What do you think? I know I’ve painted a pretty dark picture of Variation Two in this article. (And we haven’t even begun to talk about Variation Three). But there are bound to be some benefits to the idea that I’ve overlooked. (Like new career path for those who love to work out! I would literally pay someone to take my body for a few months and make it not filled with carbs and jiggly parts). Or maybe there are even more negative things that I didn’t touch on (like the spoiler-heavy ones that are brought up in the show.) Let me know in the comments below. I look forward to seeing what you come up with.

Oh, and don’t forget to check in next time for the final installment of this series. Variation Three is as amazing as it is terrifying. We’re going to have fun.

1 thought on “Altered Carbon Cont: Alternate Consciousness Variation Two”

  1. There are a few things I’ve wondered after watching this show. Well, dozens, but I’m not going to go into them all in a single comment.

    They touch on the fact that they have extra sleeves just laying around. Maybe not a lot of them, as grandma came back in some gang bangers body, and a little girl was brought back in the body of an adult male if I remember correctly, but for the MC, he’s brought back in some former cops body.
    Where do they get these sleeves from? Do they have a way of killing someone’s consciousness without harming their brain? I don’t recall them going into it at all.
    Is there a sleeve trafficking problem like we have a sex trafficking problem? Are there cartels that go out and kidnap people, just to kill their consciousness and resell their sleeve?
    What kind of problems would there be putting someone in a sleeve of the opposite sex?
    We’ve seen on screen them putting a child into an adults body. What about the other way? Would they ever put an adult into a childs body? Should there be laws against that?

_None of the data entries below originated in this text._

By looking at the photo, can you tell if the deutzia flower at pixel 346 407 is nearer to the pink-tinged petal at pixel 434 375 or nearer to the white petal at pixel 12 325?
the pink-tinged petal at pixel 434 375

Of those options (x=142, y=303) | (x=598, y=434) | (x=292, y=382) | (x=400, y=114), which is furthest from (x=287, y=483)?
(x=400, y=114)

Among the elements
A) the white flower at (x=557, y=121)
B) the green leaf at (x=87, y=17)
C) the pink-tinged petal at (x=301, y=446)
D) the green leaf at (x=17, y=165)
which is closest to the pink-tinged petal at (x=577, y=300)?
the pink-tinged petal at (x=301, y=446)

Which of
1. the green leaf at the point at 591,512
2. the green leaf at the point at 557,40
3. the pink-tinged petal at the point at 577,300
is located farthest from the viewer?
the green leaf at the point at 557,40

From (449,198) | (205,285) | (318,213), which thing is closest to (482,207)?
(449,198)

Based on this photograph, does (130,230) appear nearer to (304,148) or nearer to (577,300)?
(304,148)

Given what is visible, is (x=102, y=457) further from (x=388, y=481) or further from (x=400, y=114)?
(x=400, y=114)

    Then there is storing the sleeves. The only unused sleeve I recall seeing was one of the prostitute sleeves in that floating brothel. And she was just standing there. Eyes open.
    Sure, the brain stem would keep the heart pumping, and the lungs breathing. But it wouldn’t keep a body standing upright. It wouldn’t exercise the muscles, or control other bodily functions. Do they have the equivalent of ICU wards where they have row after row of sleeves with feeding tubes, and catheters and electrodes all over the body to stimulate the muscles so that when someone is put into a sleeve, they can actually move?

    Chemical Dependence.
    If you’re a drug addict, does your addiction follow you into your new sleeve? What about vice versa. Take the example of the little girl that one of the episodes showed for about 20 seconds. What if she were put into a sleeve whose previous host was a heroin addict?
    What about things like Schizophrenia and Bipolar disorder? Autism? Do you take your mental illnesses with you, or leave them behind?

    As for the population thing, I think procreation would have to be controlled. Men would have to have vasectomies, and all pregnancy would have to be via IVF. If not, overpopulation would be insane. Or maybe that’s where all the extra sleeves come from?

    Do couples ever switch sleeves for a day?